_Exercise task_. Working from the line that contains "Between point (151, 101)" down to the last line below, repeat each line exactly.

_Exercise data_.
--

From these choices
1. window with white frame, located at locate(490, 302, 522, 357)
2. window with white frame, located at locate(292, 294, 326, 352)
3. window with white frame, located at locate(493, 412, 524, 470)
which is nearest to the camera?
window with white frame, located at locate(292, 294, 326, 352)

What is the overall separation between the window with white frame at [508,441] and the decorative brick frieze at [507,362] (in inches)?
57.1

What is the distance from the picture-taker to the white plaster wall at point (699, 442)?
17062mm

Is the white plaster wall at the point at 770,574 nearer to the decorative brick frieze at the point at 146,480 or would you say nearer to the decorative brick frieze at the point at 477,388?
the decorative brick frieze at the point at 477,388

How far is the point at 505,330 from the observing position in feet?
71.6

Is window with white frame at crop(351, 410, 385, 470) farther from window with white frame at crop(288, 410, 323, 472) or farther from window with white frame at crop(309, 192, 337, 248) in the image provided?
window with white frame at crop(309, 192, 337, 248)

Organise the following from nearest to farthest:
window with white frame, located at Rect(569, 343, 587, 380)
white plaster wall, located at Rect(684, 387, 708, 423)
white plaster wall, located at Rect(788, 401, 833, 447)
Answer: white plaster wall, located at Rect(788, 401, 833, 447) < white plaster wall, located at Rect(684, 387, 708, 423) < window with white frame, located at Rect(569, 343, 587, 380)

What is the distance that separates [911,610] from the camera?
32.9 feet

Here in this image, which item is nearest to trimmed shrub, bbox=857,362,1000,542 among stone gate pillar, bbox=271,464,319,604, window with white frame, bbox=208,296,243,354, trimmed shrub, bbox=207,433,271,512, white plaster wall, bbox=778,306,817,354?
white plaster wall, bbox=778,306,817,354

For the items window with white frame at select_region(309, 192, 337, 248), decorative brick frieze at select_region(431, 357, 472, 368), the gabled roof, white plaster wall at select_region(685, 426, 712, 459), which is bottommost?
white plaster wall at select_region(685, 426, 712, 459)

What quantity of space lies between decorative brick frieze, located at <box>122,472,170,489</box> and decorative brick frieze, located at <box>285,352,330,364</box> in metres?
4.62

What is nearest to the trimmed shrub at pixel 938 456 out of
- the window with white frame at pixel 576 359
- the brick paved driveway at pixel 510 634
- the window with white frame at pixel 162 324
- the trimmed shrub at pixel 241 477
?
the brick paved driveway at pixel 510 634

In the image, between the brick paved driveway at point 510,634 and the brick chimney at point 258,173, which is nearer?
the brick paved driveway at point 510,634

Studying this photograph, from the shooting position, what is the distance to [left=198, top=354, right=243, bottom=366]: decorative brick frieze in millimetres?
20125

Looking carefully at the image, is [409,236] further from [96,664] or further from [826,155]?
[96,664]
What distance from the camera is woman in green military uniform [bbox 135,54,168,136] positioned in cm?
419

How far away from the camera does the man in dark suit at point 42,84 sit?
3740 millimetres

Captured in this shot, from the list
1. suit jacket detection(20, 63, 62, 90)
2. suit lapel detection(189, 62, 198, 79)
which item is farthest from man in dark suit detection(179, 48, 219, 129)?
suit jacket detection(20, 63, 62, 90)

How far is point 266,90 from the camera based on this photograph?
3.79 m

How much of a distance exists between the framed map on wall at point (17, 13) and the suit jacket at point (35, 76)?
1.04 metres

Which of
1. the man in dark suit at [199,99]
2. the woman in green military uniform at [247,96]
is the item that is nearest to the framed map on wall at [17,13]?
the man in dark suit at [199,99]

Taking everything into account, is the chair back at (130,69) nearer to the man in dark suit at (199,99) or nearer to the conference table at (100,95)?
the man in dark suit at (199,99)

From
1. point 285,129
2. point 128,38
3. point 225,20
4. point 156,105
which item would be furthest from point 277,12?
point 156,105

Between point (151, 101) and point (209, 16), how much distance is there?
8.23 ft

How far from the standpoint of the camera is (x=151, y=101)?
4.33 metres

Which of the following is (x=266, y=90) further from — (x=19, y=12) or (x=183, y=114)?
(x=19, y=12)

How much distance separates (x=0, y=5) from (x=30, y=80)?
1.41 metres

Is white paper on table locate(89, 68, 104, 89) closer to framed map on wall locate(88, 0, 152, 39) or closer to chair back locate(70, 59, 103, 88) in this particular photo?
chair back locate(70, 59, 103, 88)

--

_Result for this exercise_.
Between point (151, 101) and point (209, 16), how much distance is there?
8.23 ft

How far from the standpoint of the camera is (x=151, y=101)?
4.33 metres

Which of the following is (x=266, y=90) further from — (x=19, y=12) or (x=183, y=114)?
(x=19, y=12)

How much distance separates (x=0, y=5) from (x=30, y=80)?
1.41 metres

Is white paper on table locate(89, 68, 104, 89) closer to framed map on wall locate(88, 0, 152, 39) or closer to chair back locate(70, 59, 103, 88) in this particular photo?
chair back locate(70, 59, 103, 88)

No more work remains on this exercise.